Hi, Not even sure as to how to describe the issue or where to start looking. What is happening appears to be an issue with oom or process limits, but I have no idea how to nail this down. My work habbits have not changed, meaning compared to when I was running Leap 42.2 I have a many browser tabs open as before, a lot, and as many terminal and editor windows open as well, again, a lot of those. The symptoms I am seeing are - systemd-coredump process running off and on and when it runs it sucks up 100% cpu - I get "no more process" errors when trying to open a new terminal window - Rhythembox appears to be the mos frequent victim and it gets killed or dies dmesg does not have any "trace" information, but there is a message pointing to some kind of trouble: [178155.684433] Corrupted low memory at ffff880000004000 (4000 phys) = 002777f2 Anyway, the whole thing is annoying and I'd sure like to figure out what's going on. Thoughts? Thanks, Robert -- Robert Schweikert MAY THE SOURCE BE WITH YOU Distinguished Architect LINUX Team Lead Public Cloud rjschwei@suse.com IRC: robjo
On 09/06/2017 04:49 PM, Robert Schweikert wrote:
Hi,
Not even sure as to how to describe the issue or where to start looking.

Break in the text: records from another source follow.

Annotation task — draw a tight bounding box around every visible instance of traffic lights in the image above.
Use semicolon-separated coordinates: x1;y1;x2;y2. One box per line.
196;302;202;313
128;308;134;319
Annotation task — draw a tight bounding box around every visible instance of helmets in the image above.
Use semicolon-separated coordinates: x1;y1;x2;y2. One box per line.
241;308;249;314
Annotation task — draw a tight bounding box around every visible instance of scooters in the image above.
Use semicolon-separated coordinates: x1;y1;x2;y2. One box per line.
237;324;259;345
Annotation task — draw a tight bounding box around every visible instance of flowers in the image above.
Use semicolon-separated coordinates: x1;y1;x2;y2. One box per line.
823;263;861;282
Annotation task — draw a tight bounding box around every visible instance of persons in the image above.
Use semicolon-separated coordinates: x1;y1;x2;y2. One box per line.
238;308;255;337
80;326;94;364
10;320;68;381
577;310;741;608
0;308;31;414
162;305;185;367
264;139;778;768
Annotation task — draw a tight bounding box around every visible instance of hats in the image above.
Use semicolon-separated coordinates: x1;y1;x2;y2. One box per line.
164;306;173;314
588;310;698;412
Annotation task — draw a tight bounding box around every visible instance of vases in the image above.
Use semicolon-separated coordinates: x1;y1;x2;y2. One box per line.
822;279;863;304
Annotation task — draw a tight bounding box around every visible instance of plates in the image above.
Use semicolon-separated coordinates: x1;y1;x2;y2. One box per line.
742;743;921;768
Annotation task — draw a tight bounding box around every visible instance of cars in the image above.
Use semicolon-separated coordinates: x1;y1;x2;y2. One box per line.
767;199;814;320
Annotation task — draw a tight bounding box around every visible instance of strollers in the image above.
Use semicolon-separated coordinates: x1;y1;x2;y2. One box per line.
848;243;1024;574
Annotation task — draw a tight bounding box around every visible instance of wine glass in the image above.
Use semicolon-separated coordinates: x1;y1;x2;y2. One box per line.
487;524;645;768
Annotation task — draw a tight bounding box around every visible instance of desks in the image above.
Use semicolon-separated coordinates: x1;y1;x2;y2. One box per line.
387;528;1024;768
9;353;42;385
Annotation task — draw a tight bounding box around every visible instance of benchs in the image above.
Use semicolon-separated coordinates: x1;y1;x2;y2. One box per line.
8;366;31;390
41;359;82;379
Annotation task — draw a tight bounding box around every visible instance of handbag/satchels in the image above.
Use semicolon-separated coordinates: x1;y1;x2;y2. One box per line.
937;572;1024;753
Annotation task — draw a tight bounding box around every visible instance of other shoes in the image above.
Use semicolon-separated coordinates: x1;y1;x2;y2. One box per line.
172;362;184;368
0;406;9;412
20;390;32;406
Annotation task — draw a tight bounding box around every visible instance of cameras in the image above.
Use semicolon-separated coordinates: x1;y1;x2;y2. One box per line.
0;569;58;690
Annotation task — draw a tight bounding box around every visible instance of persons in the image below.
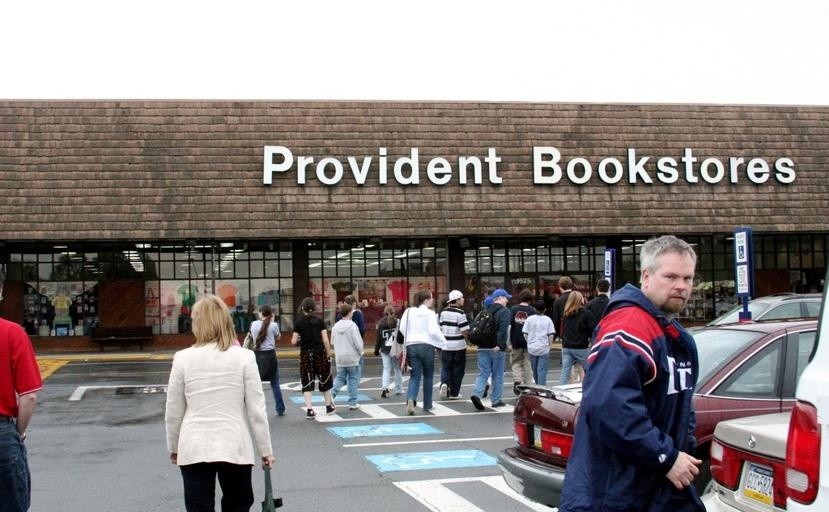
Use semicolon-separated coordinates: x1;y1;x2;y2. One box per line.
557;234;708;510
375;277;611;416
291;295;365;418
0;316;44;511
163;294;278;512
243;305;285;416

What is happening appears to be an issue with oom or process limits, but I have no idea how to nail this down. My work habbits have not changed, meaning compared to when I was running Leap 42.2 I have a many browser tabs open as before, a lot, and as many terminal and editor windows open as well, again, a lot of those.
The symptoms I am seeing are
- systemd-coredump process running off and on and when it runs it sucks up 100% cpu - I get "no more process" errors when trying to open a new terminal window - Rhythembox appears to be the mos frequent victim and it gets killed or dies
dmesg does not have any "trace" information, but there is a message pointing to some kind of trouble:
[178155.684433] Corrupted low memory at ffff880000004000 (4000 phys) = 002777f2
Anyway, the whole thing is annoying and I'd sure like to figure out what's going on.
And to follow up with a bit more information, I find lots of these in the system log: Sep 06 16:30:01 mountain systemd[1]: Stopping User Manager for UID 0... Sep 06 16:30:01 mountain systemd[11849]: Stopped target Default. Sep 06 16:30:01 mountain systemd[11849]: Stopped target Basic System. Sep 06 16:30:01 mountain systemd[11849]: Stopped target Sockets. Sep 06 16:30:01 mountain systemd[11849]: Stopped target Timers. Sep 06 16:30:01 mountain systemd[11849]: Reached target Shutdown. Sep 06 16:30:01 mountain systemd[11849]: Starting Exit the Session... Sep 06 16:30:01 mountain systemd[11849]: Stopped target Paths. Sep 06 16:30:01 mountain systemd[11849]: Received SIGRTMIN+24 from PID 11897 (kill). Sep 06 16:30:01 mountain systemd[11852]: pam_unix(systemd-user:session): session closed for user root But well I am not logged in as root, i.e. I am not constantly logging in and out. I do have a terminal window open where I am root, but that's it. Or maybe I get one of these blocks every time I run osc build? Help is appreciated, Robert -- Robert Schweikert MAY THE SOURCE BE WITH YOU Distinguished Architect LINUX Team Lead Public Cloud rjschwei@suse.com IRC: robjo
On 2017-09-06 23:13, Robert Schweikert wrote:
On 09/06/2017 04:49 PM, Robert Schweikert wrote:
The symptoms I am seeing are
- systemd-coredump process running off and on and when it runs it sucks up 100% cpu
This means that some other process has crashed, and systemd-coredump is collecting and compacting its garbage. You have to find out what that other process is. Run "coredumpctl" and it will tell you the list. In "journalctl you will find some info around the times listed above.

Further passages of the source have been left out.